If Olmert called you up for advice, what would you tell him?
I would tell him to release the Palestinian money [Israel has not allowed tax revenues which were normally given to the Palestinian Authority to be transferred since Hamas came to power] to Abu Mazen. What people do not know is that every employee of the [Palestinian] Authority has a bank account, and that is how they receive their salaries. The United States was surprised, shocked, did not know what to do. Finally, it realized how bad it [was] and asked the Europeans to come up with a mechanism. It is certainly possible to put money in those bank accounts and authorize the banks to receive the salaries of everybody who is employed by the Palestinian Authority up to the minute that Hamas took over. This is about political will, not about mechanisms.
Do you think Israel made a big mistake in holding on to that tax money and not giving it to the Palestinians?

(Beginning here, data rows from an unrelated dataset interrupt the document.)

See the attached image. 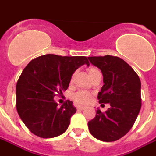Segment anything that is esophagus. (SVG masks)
Returning <instances> with one entry per match:
<instances>
[{
  "label": "esophagus",
  "mask_w": 156,
  "mask_h": 156,
  "mask_svg": "<svg viewBox=\"0 0 156 156\" xmlns=\"http://www.w3.org/2000/svg\"><path fill=\"white\" fill-rule=\"evenodd\" d=\"M77 109L78 110H84L85 109V107H83V106H82V105H78V107H77Z\"/></svg>",
  "instance_id": "34e87169"
}]
</instances>
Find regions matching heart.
<instances>
[{
    "mask_svg": "<svg viewBox=\"0 0 156 156\" xmlns=\"http://www.w3.org/2000/svg\"><path fill=\"white\" fill-rule=\"evenodd\" d=\"M98 71H99V70L98 69H96V68H89L88 69V74L90 76L91 74H93V73L98 72ZM73 98L74 99L75 101L78 102V103L86 104V103H87L90 101L91 94L86 92V91H78L75 94H73Z\"/></svg>",
    "mask_w": 156,
    "mask_h": 156,
    "instance_id": "1",
    "label": "heart"
}]
</instances>
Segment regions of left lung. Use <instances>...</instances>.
I'll return each mask as SVG.
<instances>
[{
  "mask_svg": "<svg viewBox=\"0 0 156 156\" xmlns=\"http://www.w3.org/2000/svg\"><path fill=\"white\" fill-rule=\"evenodd\" d=\"M103 76L98 93L100 103H109L105 112L98 108L88 122L90 133L98 140L110 142L124 136L131 130L141 107L140 80L133 69L122 58L111 55L88 57Z\"/></svg>",
  "mask_w": 156,
  "mask_h": 156,
  "instance_id": "8db88e82",
  "label": "left lung"
}]
</instances>
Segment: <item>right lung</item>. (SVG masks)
I'll list each match as a JSON object with an SVG mask.
<instances>
[{
	"instance_id": "add662e5",
	"label": "right lung",
	"mask_w": 156,
	"mask_h": 156,
	"mask_svg": "<svg viewBox=\"0 0 156 156\" xmlns=\"http://www.w3.org/2000/svg\"><path fill=\"white\" fill-rule=\"evenodd\" d=\"M89 66L84 56L45 55L27 64L16 84V109L20 119L37 136L53 138L65 132L76 112L73 101L58 106L54 97L69 87L73 73Z\"/></svg>"
}]
</instances>
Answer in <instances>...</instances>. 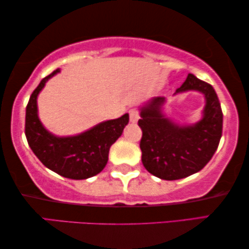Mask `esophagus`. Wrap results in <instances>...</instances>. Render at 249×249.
Instances as JSON below:
<instances>
[{"label": "esophagus", "mask_w": 249, "mask_h": 249, "mask_svg": "<svg viewBox=\"0 0 249 249\" xmlns=\"http://www.w3.org/2000/svg\"><path fill=\"white\" fill-rule=\"evenodd\" d=\"M129 116H130V121L132 124H135L138 120H139V111L137 109H131L129 111Z\"/></svg>", "instance_id": "esophagus-1"}]
</instances>
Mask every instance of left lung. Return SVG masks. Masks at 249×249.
<instances>
[{
    "instance_id": "obj_1",
    "label": "left lung",
    "mask_w": 249,
    "mask_h": 249,
    "mask_svg": "<svg viewBox=\"0 0 249 249\" xmlns=\"http://www.w3.org/2000/svg\"><path fill=\"white\" fill-rule=\"evenodd\" d=\"M198 91L205 97L202 118L194 124H178L164 116V97H156L140 108L142 163L151 175L177 180L200 171L209 162L223 132V111L209 83L189 73L175 94Z\"/></svg>"
}]
</instances>
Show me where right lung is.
<instances>
[{
    "instance_id": "right-lung-1",
    "label": "right lung",
    "mask_w": 249,
    "mask_h": 249,
    "mask_svg": "<svg viewBox=\"0 0 249 249\" xmlns=\"http://www.w3.org/2000/svg\"><path fill=\"white\" fill-rule=\"evenodd\" d=\"M59 72L60 69H56L42 79L30 97L25 112V136L30 148L45 167L62 177L81 180L103 170L108 162L110 147L122 135L129 122V114L100 122L75 136L53 135L39 119L36 100L48 80Z\"/></svg>"
}]
</instances>
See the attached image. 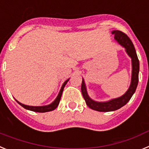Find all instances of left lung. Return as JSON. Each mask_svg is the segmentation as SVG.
I'll return each instance as SVG.
<instances>
[{
	"instance_id": "left-lung-1",
	"label": "left lung",
	"mask_w": 149,
	"mask_h": 149,
	"mask_svg": "<svg viewBox=\"0 0 149 149\" xmlns=\"http://www.w3.org/2000/svg\"><path fill=\"white\" fill-rule=\"evenodd\" d=\"M112 34L115 35V40L119 44L120 46L125 49L127 54L131 58L132 64V73H131V81L129 88L126 92L119 97L114 98L109 100L108 101L99 102L95 101L89 97L87 92V88L85 85V81L82 79V94L85 103L89 108L98 112H112V111L117 110L121 108L126 104L132 97L133 94L135 93L136 89L138 82H139V62L134 44L132 42L127 36L120 31H112Z\"/></svg>"
}]
</instances>
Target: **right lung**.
<instances>
[{
  "mask_svg": "<svg viewBox=\"0 0 149 149\" xmlns=\"http://www.w3.org/2000/svg\"><path fill=\"white\" fill-rule=\"evenodd\" d=\"M70 79H67L65 82L63 83L62 85L61 88V90L59 91L58 94V96L57 97L55 98V100L54 101L52 102V103L49 104V105H46V106H40V107H33V106H28V105H24L23 103H20L19 102L18 100L17 103H19V105H21L22 107H24V109H28V110H31V111H33V112H50V111H52L54 110L55 109L57 108V107L58 106L59 104V102H60V100L61 97V95H62V92H63V91H64V87H65L66 84L67 83V82L69 81Z\"/></svg>",
  "mask_w": 149,
  "mask_h": 149,
  "instance_id": "obj_1",
  "label": "right lung"
}]
</instances>
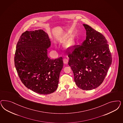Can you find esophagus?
I'll return each mask as SVG.
<instances>
[{"label":"esophagus","mask_w":123,"mask_h":123,"mask_svg":"<svg viewBox=\"0 0 123 123\" xmlns=\"http://www.w3.org/2000/svg\"><path fill=\"white\" fill-rule=\"evenodd\" d=\"M68 59H67V58H64V63L65 64H67L68 63Z\"/></svg>","instance_id":"obj_1"}]
</instances>
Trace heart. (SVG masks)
<instances>
[{"label": "heart", "mask_w": 123, "mask_h": 123, "mask_svg": "<svg viewBox=\"0 0 123 123\" xmlns=\"http://www.w3.org/2000/svg\"><path fill=\"white\" fill-rule=\"evenodd\" d=\"M72 45H73V43L71 41H70L65 44V47L67 48H71Z\"/></svg>", "instance_id": "1"}]
</instances>
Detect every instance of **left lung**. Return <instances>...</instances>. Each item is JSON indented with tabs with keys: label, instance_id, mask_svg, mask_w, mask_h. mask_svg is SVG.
<instances>
[{
	"label": "left lung",
	"instance_id": "obj_1",
	"mask_svg": "<svg viewBox=\"0 0 123 123\" xmlns=\"http://www.w3.org/2000/svg\"><path fill=\"white\" fill-rule=\"evenodd\" d=\"M83 26L86 39L68 53V65L77 86L83 90H91L103 82L111 65L112 56L105 36L87 24Z\"/></svg>",
	"mask_w": 123,
	"mask_h": 123
}]
</instances>
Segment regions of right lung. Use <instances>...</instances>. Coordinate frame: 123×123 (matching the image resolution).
<instances>
[{
	"label": "right lung",
	"mask_w": 123,
	"mask_h": 123,
	"mask_svg": "<svg viewBox=\"0 0 123 123\" xmlns=\"http://www.w3.org/2000/svg\"><path fill=\"white\" fill-rule=\"evenodd\" d=\"M51 41L43 30L26 31L17 44L14 65L22 82L28 89L42 95L57 89L63 66L62 57L51 59L47 55Z\"/></svg>",
	"instance_id": "right-lung-1"
}]
</instances>
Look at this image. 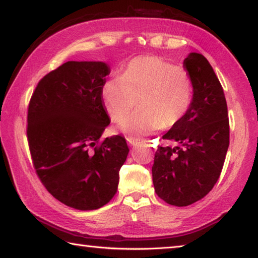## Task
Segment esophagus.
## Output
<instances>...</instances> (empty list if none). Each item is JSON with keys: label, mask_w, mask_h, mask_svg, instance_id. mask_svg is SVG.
<instances>
[{"label": "esophagus", "mask_w": 258, "mask_h": 258, "mask_svg": "<svg viewBox=\"0 0 258 258\" xmlns=\"http://www.w3.org/2000/svg\"><path fill=\"white\" fill-rule=\"evenodd\" d=\"M127 142H128V145L132 147H135L138 145V141H134V140H131V139H127Z\"/></svg>", "instance_id": "1"}]
</instances>
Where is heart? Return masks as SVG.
Returning a JSON list of instances; mask_svg holds the SVG:
<instances>
[{
    "label": "heart",
    "mask_w": 258,
    "mask_h": 258,
    "mask_svg": "<svg viewBox=\"0 0 258 258\" xmlns=\"http://www.w3.org/2000/svg\"><path fill=\"white\" fill-rule=\"evenodd\" d=\"M192 91L186 69L159 56L141 55L125 64L120 77L104 82L101 95L113 123L124 119L139 100L140 110L120 125L128 139L138 140L180 123L190 109Z\"/></svg>",
    "instance_id": "heart-1"
}]
</instances>
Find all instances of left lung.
Masks as SVG:
<instances>
[{
	"mask_svg": "<svg viewBox=\"0 0 258 258\" xmlns=\"http://www.w3.org/2000/svg\"><path fill=\"white\" fill-rule=\"evenodd\" d=\"M184 67L194 86L191 106L184 118L163 137L177 146L158 147L152 166L157 196L177 207L198 202L213 189L230 142L224 91L211 63L194 52Z\"/></svg>",
	"mask_w": 258,
	"mask_h": 258,
	"instance_id": "left-lung-1",
	"label": "left lung"
}]
</instances>
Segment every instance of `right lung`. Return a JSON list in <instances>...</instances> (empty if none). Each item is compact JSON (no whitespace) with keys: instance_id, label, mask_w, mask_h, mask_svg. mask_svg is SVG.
<instances>
[{"instance_id":"add662e5","label":"right lung","mask_w":258,"mask_h":258,"mask_svg":"<svg viewBox=\"0 0 258 258\" xmlns=\"http://www.w3.org/2000/svg\"><path fill=\"white\" fill-rule=\"evenodd\" d=\"M109 73L104 62L68 61L37 83L28 104L37 176L55 199L80 211L110 202L130 150L121 135L101 140L110 123L101 97Z\"/></svg>"}]
</instances>
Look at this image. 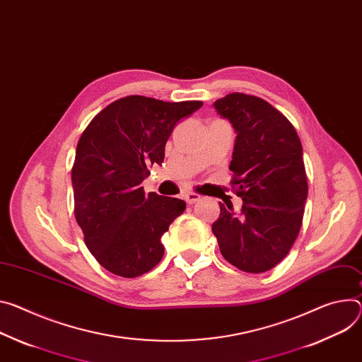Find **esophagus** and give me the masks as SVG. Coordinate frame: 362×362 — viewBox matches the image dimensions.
Here are the masks:
<instances>
[{"instance_id":"1","label":"esophagus","mask_w":362,"mask_h":362,"mask_svg":"<svg viewBox=\"0 0 362 362\" xmlns=\"http://www.w3.org/2000/svg\"><path fill=\"white\" fill-rule=\"evenodd\" d=\"M183 196H185V201H186L189 205L201 201V194H199V193H194V192H187V193H185Z\"/></svg>"}]
</instances>
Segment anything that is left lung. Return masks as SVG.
Instances as JSON below:
<instances>
[{
	"label": "left lung",
	"mask_w": 362,
	"mask_h": 362,
	"mask_svg": "<svg viewBox=\"0 0 362 362\" xmlns=\"http://www.w3.org/2000/svg\"><path fill=\"white\" fill-rule=\"evenodd\" d=\"M237 139L229 170L243 199L240 212L221 204L212 233L223 258L247 273H264L288 254L299 235L308 198L300 139L267 101L241 92L214 104Z\"/></svg>",
	"instance_id": "1"
}]
</instances>
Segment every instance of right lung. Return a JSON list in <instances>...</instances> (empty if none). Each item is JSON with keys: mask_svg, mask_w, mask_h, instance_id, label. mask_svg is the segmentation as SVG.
<instances>
[{"mask_svg": "<svg viewBox=\"0 0 362 362\" xmlns=\"http://www.w3.org/2000/svg\"><path fill=\"white\" fill-rule=\"evenodd\" d=\"M202 105L129 95L96 114L82 133L72 168L75 218L88 250L112 274L137 277L160 262L161 235L186 204L146 196L141 182L163 163L176 122Z\"/></svg>", "mask_w": 362, "mask_h": 362, "instance_id": "right-lung-1", "label": "right lung"}]
</instances>
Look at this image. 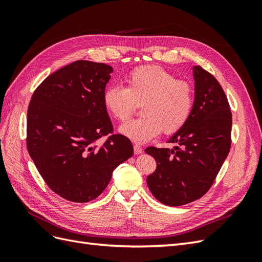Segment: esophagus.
Returning a JSON list of instances; mask_svg holds the SVG:
<instances>
[{
	"instance_id": "34e87169",
	"label": "esophagus",
	"mask_w": 262,
	"mask_h": 262,
	"mask_svg": "<svg viewBox=\"0 0 262 262\" xmlns=\"http://www.w3.org/2000/svg\"><path fill=\"white\" fill-rule=\"evenodd\" d=\"M133 149H134V154H136V155L141 154L142 150H143L139 144H134V145H133Z\"/></svg>"
}]
</instances>
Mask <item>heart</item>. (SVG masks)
<instances>
[{"label":"heart","instance_id":"1","mask_svg":"<svg viewBox=\"0 0 262 262\" xmlns=\"http://www.w3.org/2000/svg\"><path fill=\"white\" fill-rule=\"evenodd\" d=\"M125 86H109L102 94V105L117 121L124 122L141 104V117L120 126V132L134 142L143 143L158 136L173 134L191 117L194 91L186 80L176 78L158 66L133 69L124 78Z\"/></svg>","mask_w":262,"mask_h":262}]
</instances>
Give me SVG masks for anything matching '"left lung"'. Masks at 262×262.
<instances>
[{"label": "left lung", "instance_id": "left-lung-1", "mask_svg": "<svg viewBox=\"0 0 262 262\" xmlns=\"http://www.w3.org/2000/svg\"><path fill=\"white\" fill-rule=\"evenodd\" d=\"M195 81L191 117L168 141L177 146H149L145 153L157 163L146 179L150 192L169 207L200 199L209 191L231 148L232 112L221 84L200 66L193 67Z\"/></svg>", "mask_w": 262, "mask_h": 262}]
</instances>
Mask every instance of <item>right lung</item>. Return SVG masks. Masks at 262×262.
<instances>
[{"mask_svg": "<svg viewBox=\"0 0 262 262\" xmlns=\"http://www.w3.org/2000/svg\"><path fill=\"white\" fill-rule=\"evenodd\" d=\"M112 72L105 63L78 60L49 75L31 96L28 153L46 184L66 200L96 199L114 169L133 155L130 140L114 134L102 105Z\"/></svg>", "mask_w": 262, "mask_h": 262, "instance_id": "right-lung-1", "label": "right lung"}]
</instances>
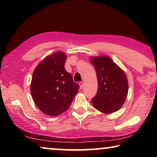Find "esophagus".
<instances>
[{
	"label": "esophagus",
	"mask_w": 157,
	"mask_h": 157,
	"mask_svg": "<svg viewBox=\"0 0 157 157\" xmlns=\"http://www.w3.org/2000/svg\"><path fill=\"white\" fill-rule=\"evenodd\" d=\"M79 89H82V87H83V86H84L83 82H79Z\"/></svg>",
	"instance_id": "34e87169"
}]
</instances>
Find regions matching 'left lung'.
Returning a JSON list of instances; mask_svg holds the SVG:
<instances>
[{
    "label": "left lung",
    "mask_w": 157,
    "mask_h": 157,
    "mask_svg": "<svg viewBox=\"0 0 157 157\" xmlns=\"http://www.w3.org/2000/svg\"><path fill=\"white\" fill-rule=\"evenodd\" d=\"M98 78V92L92 99L94 107L104 113L120 109L128 93V80L125 73L110 57H91Z\"/></svg>",
    "instance_id": "1"
}]
</instances>
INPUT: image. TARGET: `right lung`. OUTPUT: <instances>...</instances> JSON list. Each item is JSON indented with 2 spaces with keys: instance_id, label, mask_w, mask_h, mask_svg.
I'll return each mask as SVG.
<instances>
[{
  "instance_id": "1",
  "label": "right lung",
  "mask_w": 157,
  "mask_h": 157,
  "mask_svg": "<svg viewBox=\"0 0 157 157\" xmlns=\"http://www.w3.org/2000/svg\"><path fill=\"white\" fill-rule=\"evenodd\" d=\"M63 52L48 55L34 69L30 84L32 97L44 114L56 116L66 111L78 91L71 75L65 70Z\"/></svg>"
}]
</instances>
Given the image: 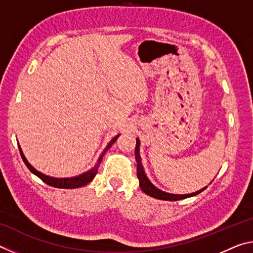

Absolutely. I think the United States also made a big mistake in being so precipitous in running around and forcing everybody to cut off funds. Nobody wants to give or is ready to give funds to Hamas. As soon as Hamas was elected, long before it even took over, there should have been some leadership in the world to figure out how to continue to get money in but not give it to the Hamas people. For example, the United States has infrastructure projects. As soon as Hamas was elected, the United States stopped the infrastructure projects, which provide huge numbers of jobs. This happened when work was already going on for constructing water facilities, roads, sewers, telephone lines, etc.
Is the United States reconsidering this policy?
The United States got quite desperate. There was a meeting of the Road Map Quartet [the United States, the European Union, Russia and the United Nations] in New York. The European Union was asked to figure out a mechanism by which humanitarian money could get into the territories without it going to Hamas. But every minute that goes by, the situation deteriorates. I fear it will be a long time before some mechanism is worked out. So there is more and more radicalization. Forget Hamas. All the Palestinian people in general are not blaming Hamas; they are blaming the United States and Israel. It has the unwanted result of radicalizing even those who were not radicalized before because that is what desperation creates.
Is there anyone in Israel who agrees with your point of view?
Sure. Talk to any Israeli, even the leadership, they understand all of this and do not know what to do about it.
You think they acted too impulsively themselves?
Yes. Of course, everyone was horrified that Hamas was elected. I think that people overreacted instead of giving them a chance to see if they could govern. Israel should have said: "We are not going to talk to them, we are not going to give them money, we are going to keep quiet and give them a chance." In the meantime, Israel should have figured out other ways to get money in because if people are getting paid from non-Hamas entities or getting their salaries directly in their bank account, that is going to go a long way to keep things calm while Hamas tries to figure out what it is trying to do.
The European Union has not come up with a plan yet?
Not yet, no. Secretary of State Condoleezza Rice went to New York last month and met with the foreign ministers from the [Road Map] Quartet because there was real panic. They just did not realize how bad it was going to get, how fast, how dependent people are on government salaries.